What this is equivalent to
The software is free and open-source; what a comparable engagement costs elsewhere is expert time. A clinical WGS re-analysis and interpretation of this depth — independent re-calling, pseudogene resolution, multi-database triage, ACMG curation and a written clinical hand-off — is the kind of work a diagnostic lab or bioinformatics consultancy would typically bill in the thousands to tens of thousands of dollars per case, on top of the sequencing itself. The compute is modest (one workstation, or a few hundred dollars of cloud per genome); the value is in the depth and the number of passes. (Figures are an order-of-magnitude estimate, for context only.)

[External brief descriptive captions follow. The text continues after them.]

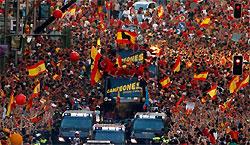 马德里万人空巷欢迎西班牙凯旋伊涅斯塔:谢章鱼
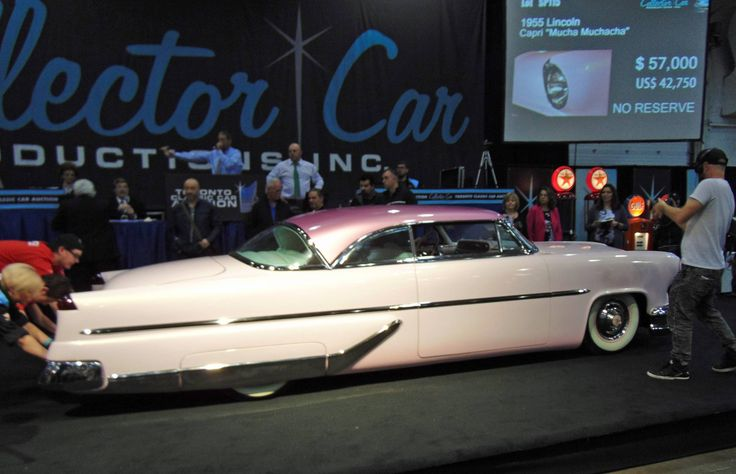 The palette was pastels at a very lively Toronto Collector CarAuction | Credit: Alyn Edwards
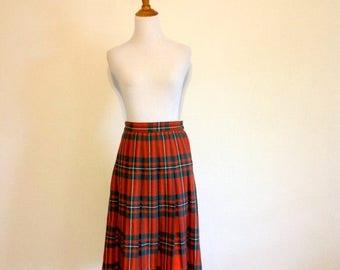 ON SALE Red / Green Tartan Plaid Skirt - Vintage Pleated Wool Skirt - Size Small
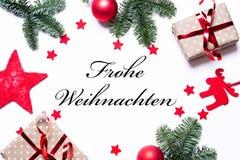 Glad jul i tysk på en julbakgrund med gåva royaltyfri fotografi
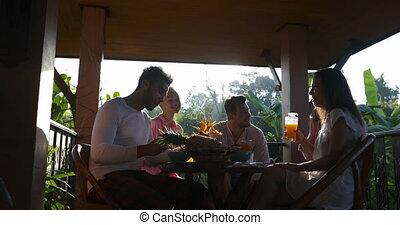manger, communiquer, gens, terrasse, matin, quoique, avoir, dehors, groupe, petit déjeuner, amis, repas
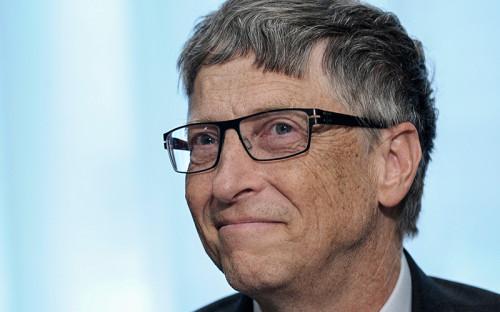"""<p><span style=""""font-size:18px;""""><strong>1. Билл Гейтс</strong></span></p>  <p><strong>Состояние: <span style=""""font-size:16px;""""><span style=""""color:#800000;"""">$75 млрд</span></span></strong></p>  <p><strong>Возраст: </strong>60 лет</p>  <p><strong>Страна: </strong>США</p>  <p><strong>Место в&nbsp;прошлогоднем рейтинге: </strong> 1</p>  <p><strong>Источник состояния: </strong>Microsoft</p>  <p>Основатель IT-гиганта Microsoft второй год подряд оказывается на&nbsp;вершине мирового списка Forbes. Гейтс известен как&nbsp;крупный меценат, основатель фонда Билла и&nbsp;Мелинды Гейтс, который&nbsp;работает в&nbsp;области улучшения уровня здравоохранения в&nbsp;развивающихся странах. На благотворительные цели Гейтсы уже направили более $31 млрд. В 2015 году, выступая в&nbsp;Париже на&nbsp;конференции ООН по&nbsp;изменению климата, Гейтс рассказал о&nbsp;формировании&nbsp;т.н. Breakthrough Energy Coalition&nbsp;&mdash;&nbsp;объединения более 20 миллиардеров, которые будут инвестировать в&nbsp;проекты, связанные с&nbsp;экологически чистой энергетикой</p>"""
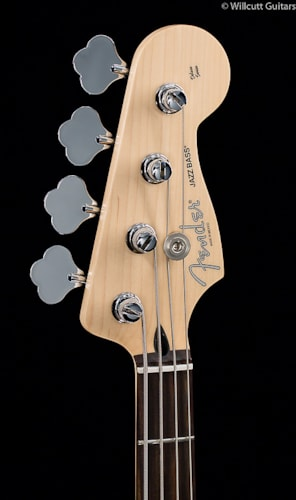 Fender® Deluxe Active Jazz Bass® Vintage White (695) Deluxe Active Jazz Bass®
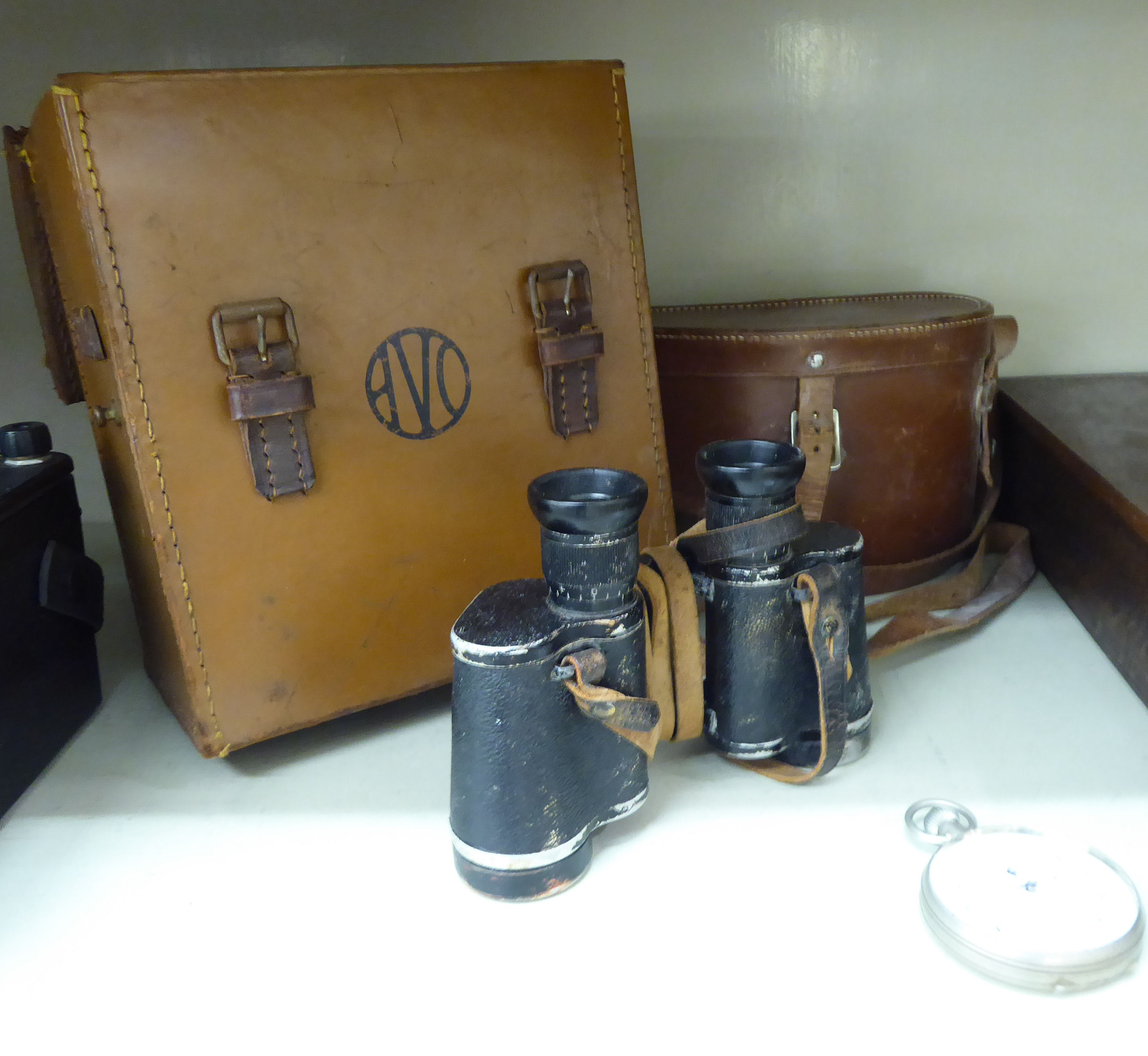 Lot 56 - A mixed lot: to include an Avonmeter 8, in a stitched hide carrying case; and assorted cutlery,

Finding the variant is only half the work
Across those seven caller-and-pipeline combinations the calling layer was unanimous — the same candidates were found every time. Every meaningful disagreement with the original analysis was on the interpretation layer: disease mechanism, how well a gene fits the child's phenotype, and how the literature and clinical databases should be weighed. That is precisely why this is run alongside — not instead of — the clinical team. A confirmed variant is a starting point; turning it into a diagnosis is a clinical judgement made together with the treating physicians.
Why the repository is private
The repository is private out of clinical sensitivity — it contains identifiable patient data. A de-identification plan governs any future public release of the generic pipeline and methodology, with raw data deposited only to controlled-access archives. We treat patient privacy as a hard constraint, not a preference.
Where Google Cloud fits (planned)
This vertical is where we expect to scale on Google Cloud next. It is explicitly forward-looking, not yet in production:
- Vertex AI — phenotype-to-gene scoring models.
- BigQuery — querying population-frequency datasets (gnomAD) at scale.
- Cloud Storage — de-identified genomic data and long-read archives.
- Document AI — parsing clinical reports and lab PDFs.